▶ _QUOTED PASSAGE_
----------------------------------------

115th Year, 43rd Issue Thursday, June 3, 2004 Sparta, North Carolina

Here & There 001

New column to feature places and faces of Alleghany

By Lon Leatherland

Editor's Note: The following is the first installment of a new weekly column by local writer Lon Leatherland, who has written other articles for the newspaper in the past. Questions or comments on the column may be e-mailed to news@alleghanynews.com or sent to the newspaper office.

You may have read the introduction and skimmed this column a time or two; but right about now you're deciding whether to read on or skip to the want ads.

Hey, we're not talking about life or death decisions, folks, but maybe you should keep reading. Here's why:

This column's about you and perhaps your family's family, from times long past. It'll include things echoing the lengthy piece on Glade Valley School, and the light-hearted one about Alleghany's streets, roads and lanes. Some will be humorous; others, less so. You'll learn about places you've passed scores of times and always wondered about, but never discovered. You'll read of the way things were, once upon a time, and the folks who made them so. You'll meet interesting people – some who've lived here for generations and others who moved in last year, five years ago, or twice that long. But the driving force in this meandering column is you and Alleghany County.

My wife and I have pictures of our kids standing on the rocks atop Doughton Park a long, long time ago. They weren't even teenagers then. One now works with mothers-to-be and seriously ill children at Duke Medical Center. The other two are likewise career professionals, joyously married, and have kids of their own. But Alleghany's ridges and valleys bore my boot prints when our young ‘uns were just tots. The New River and I were friends when all the riverside houses in twenty winding miles could be counted on your ten fingers. Like the river, this county flows through my veins. Though not blood-kin to this wonderful land, I'm surely sewn to it by the heart.

My qualifications knapsack holds no college degrees, but it's stuffed with a love for stringing words together. This graying graduate from Chattanooga High School's Class of '61 finished 154 students short of dead last in a senior class of 500. That's nothing to brag about. It's just fact. Though licensed as a lay pastor by the folks at Sparta First Baptist Church, I've never sought ordination. A pulpit's not my place. That's where multitudinous preachers far more capable than me proclaim

God's word and hopes for His people. I've helped out a few times at funerals, but as often as not, it's been for total strangers.

A year or so from now, it'll be good to discover that some of you have read this piece on occasion and laughed a little, or thought deep thoughts about things that matter. Between now and then, though, you and I need to become friends. I'd like to hear y'all tell of your folks and their folks generations before we were born.

The long-gone residents of Basin Cove captured my heart like that three decades ago. I've heard the stories Edna Caudill told her granddaughter about growing up in Martin and Janie's cabin, and how the kids weren't allowed inside the house on scorching summer days because rattlesnakes slithered inside to escape the heat. I've laid my hands on Grandpa Harrison Caudill's living room chimney, and sat beside what's left of his kitchen fireplace, imagining him sitting in that very spot three-quarters of a century before, teaching what he'd learned to some of his 22 kids.

Alice Adams Caudill's grave near the old school/church building is decorated with short stacks of flat, round pebbles. The few small plastic flowers and a weathered American flag draw my footsteps as if I'd known her before the 1915 flood took her life. Lenny Famon Caudill, grandson of Alice's husband and Martin Caudill's great-grandson, makes regular trips to the Cove. He tells of similar emotions as he connects places to people he's met through the Caudill Family Reunion website.

----------------------------------------

▶ _DATA SECTION_
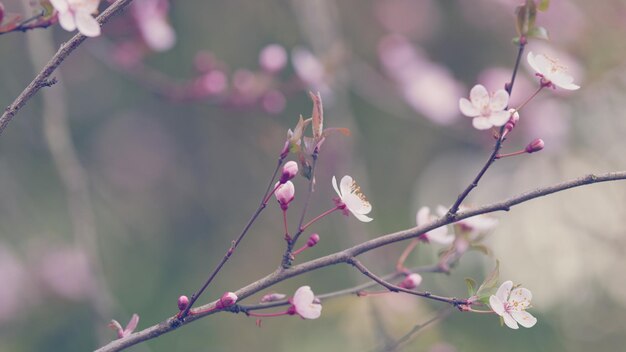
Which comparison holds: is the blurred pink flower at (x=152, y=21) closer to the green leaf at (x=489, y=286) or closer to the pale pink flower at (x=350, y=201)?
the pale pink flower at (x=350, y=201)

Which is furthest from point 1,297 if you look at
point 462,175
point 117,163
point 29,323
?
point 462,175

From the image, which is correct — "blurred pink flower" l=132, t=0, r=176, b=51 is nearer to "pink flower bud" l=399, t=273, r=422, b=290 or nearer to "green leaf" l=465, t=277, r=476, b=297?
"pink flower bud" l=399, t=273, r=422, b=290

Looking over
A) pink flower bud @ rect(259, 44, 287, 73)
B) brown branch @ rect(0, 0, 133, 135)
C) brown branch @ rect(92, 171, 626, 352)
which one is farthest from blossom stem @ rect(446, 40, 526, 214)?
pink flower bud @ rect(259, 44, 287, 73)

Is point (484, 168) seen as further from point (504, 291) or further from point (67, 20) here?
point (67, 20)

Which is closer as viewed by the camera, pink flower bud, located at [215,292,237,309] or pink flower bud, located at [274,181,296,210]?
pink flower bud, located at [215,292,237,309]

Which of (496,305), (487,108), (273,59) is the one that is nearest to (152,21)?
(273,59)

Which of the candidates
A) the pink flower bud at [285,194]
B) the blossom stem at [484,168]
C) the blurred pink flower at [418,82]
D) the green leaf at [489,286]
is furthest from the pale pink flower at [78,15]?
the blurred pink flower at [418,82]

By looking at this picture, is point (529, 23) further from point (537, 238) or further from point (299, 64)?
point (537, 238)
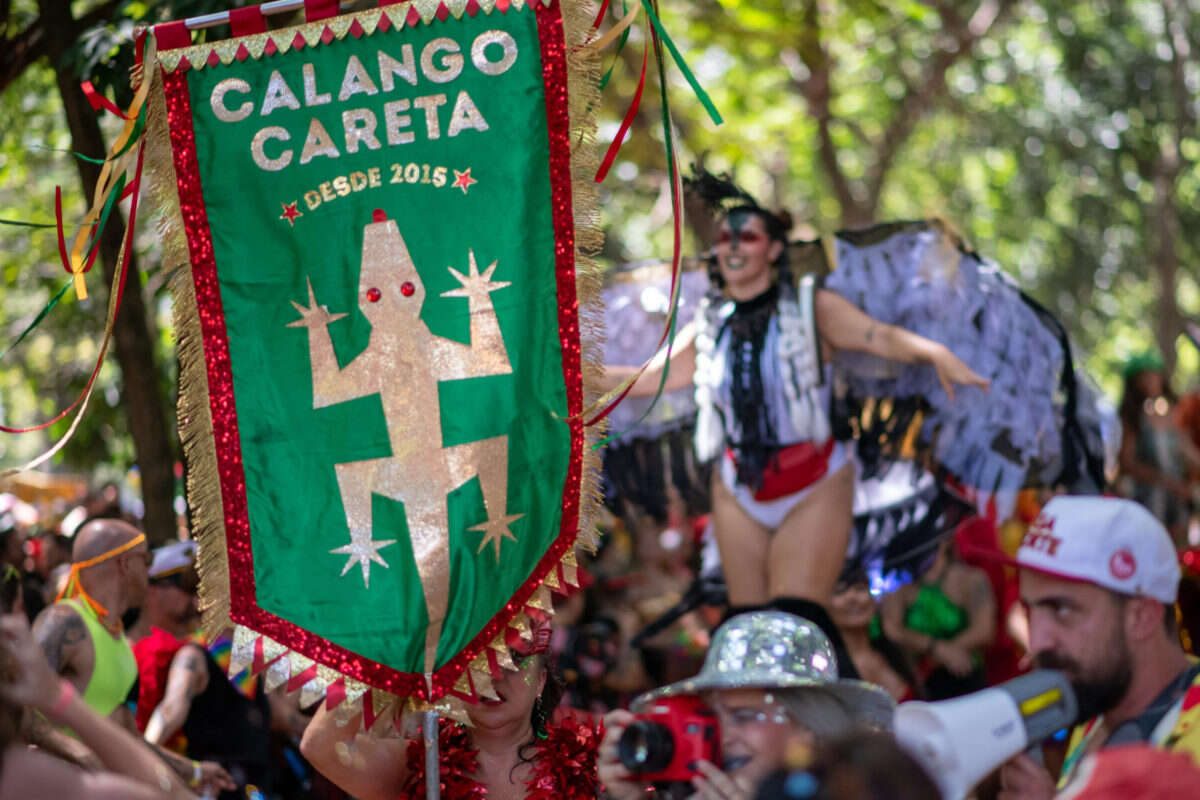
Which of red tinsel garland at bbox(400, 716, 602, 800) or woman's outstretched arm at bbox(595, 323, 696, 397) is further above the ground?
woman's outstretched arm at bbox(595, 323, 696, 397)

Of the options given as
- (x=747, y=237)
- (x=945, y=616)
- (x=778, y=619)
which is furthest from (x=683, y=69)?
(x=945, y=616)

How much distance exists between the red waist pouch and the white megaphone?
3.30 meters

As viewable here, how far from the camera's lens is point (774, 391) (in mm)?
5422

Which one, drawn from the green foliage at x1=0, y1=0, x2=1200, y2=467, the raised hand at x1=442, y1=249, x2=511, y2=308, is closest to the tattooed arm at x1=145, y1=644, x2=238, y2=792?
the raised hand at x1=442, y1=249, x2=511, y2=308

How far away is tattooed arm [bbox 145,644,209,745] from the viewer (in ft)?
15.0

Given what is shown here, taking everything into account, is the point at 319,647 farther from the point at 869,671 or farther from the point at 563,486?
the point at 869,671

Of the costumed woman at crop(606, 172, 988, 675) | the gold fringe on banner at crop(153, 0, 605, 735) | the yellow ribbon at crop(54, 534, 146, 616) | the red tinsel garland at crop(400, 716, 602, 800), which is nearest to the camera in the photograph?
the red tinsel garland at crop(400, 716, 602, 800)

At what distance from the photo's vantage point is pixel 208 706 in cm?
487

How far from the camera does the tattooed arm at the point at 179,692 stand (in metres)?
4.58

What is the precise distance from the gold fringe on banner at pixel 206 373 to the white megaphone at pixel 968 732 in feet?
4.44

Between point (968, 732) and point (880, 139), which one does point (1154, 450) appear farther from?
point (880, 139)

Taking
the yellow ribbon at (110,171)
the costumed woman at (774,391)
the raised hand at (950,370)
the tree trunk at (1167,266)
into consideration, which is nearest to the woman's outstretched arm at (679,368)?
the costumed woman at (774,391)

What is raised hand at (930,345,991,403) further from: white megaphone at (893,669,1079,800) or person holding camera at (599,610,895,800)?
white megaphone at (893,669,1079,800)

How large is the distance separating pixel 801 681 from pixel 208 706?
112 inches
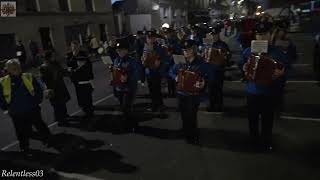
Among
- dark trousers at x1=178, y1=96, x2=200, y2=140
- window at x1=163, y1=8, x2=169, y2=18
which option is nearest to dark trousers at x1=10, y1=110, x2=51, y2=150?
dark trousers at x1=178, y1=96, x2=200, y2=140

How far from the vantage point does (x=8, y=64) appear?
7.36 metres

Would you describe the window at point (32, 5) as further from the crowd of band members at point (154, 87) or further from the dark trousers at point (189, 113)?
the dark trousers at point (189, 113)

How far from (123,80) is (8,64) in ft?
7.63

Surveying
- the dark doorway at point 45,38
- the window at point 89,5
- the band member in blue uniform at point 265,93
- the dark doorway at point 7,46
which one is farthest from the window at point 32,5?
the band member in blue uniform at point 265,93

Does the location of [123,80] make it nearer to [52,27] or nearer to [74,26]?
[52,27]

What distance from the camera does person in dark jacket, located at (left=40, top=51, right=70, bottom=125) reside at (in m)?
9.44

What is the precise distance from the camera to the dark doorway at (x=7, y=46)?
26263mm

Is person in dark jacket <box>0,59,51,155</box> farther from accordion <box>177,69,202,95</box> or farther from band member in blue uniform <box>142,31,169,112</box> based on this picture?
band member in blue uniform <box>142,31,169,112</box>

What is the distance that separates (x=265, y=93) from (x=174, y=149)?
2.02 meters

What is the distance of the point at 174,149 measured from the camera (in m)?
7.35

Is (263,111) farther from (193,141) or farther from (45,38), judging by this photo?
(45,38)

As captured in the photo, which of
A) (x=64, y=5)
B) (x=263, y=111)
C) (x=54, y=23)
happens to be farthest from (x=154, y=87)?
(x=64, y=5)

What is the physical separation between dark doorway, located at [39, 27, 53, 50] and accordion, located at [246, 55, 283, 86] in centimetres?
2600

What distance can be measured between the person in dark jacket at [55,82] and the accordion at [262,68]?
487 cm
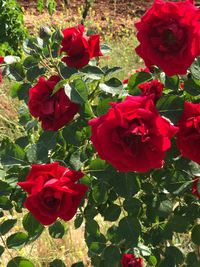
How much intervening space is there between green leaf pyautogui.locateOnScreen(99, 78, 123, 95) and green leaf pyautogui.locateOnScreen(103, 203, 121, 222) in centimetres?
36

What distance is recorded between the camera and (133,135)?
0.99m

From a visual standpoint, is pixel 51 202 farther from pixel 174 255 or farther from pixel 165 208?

----------------------------------------

▶ _INSTRUCTIONS FOR THE TASK_
Rewrite the stretch of the column from "Hey, we're not" through "and Alleghany County.", substituting "neighbors" for "folks". The records have nothing to do with the newspaper column and are separate material.

▶ _FINISHED TASK_
Hey, we're not talking about life or death decisions, neighbors, but maybe you should keep reading. Here's why:

This column's about you and perhaps your family's family, from times long past. It'll include things echoing the lengthy piece on Glade Valley School, and the light-hearted one about Alleghany's streets, roads and lanes. Some will be humorous; others, less so. You'll learn about places you've passed scores of times and always wondered about, but never discovered. You'll read of the way things were, once upon a time, and the neighbors who made them so. You'll meet interesting people – some who've lived here for generations and others who moved in last year, five years ago, or twice that long. But the driving force in this meandering column is you and Alleghany County.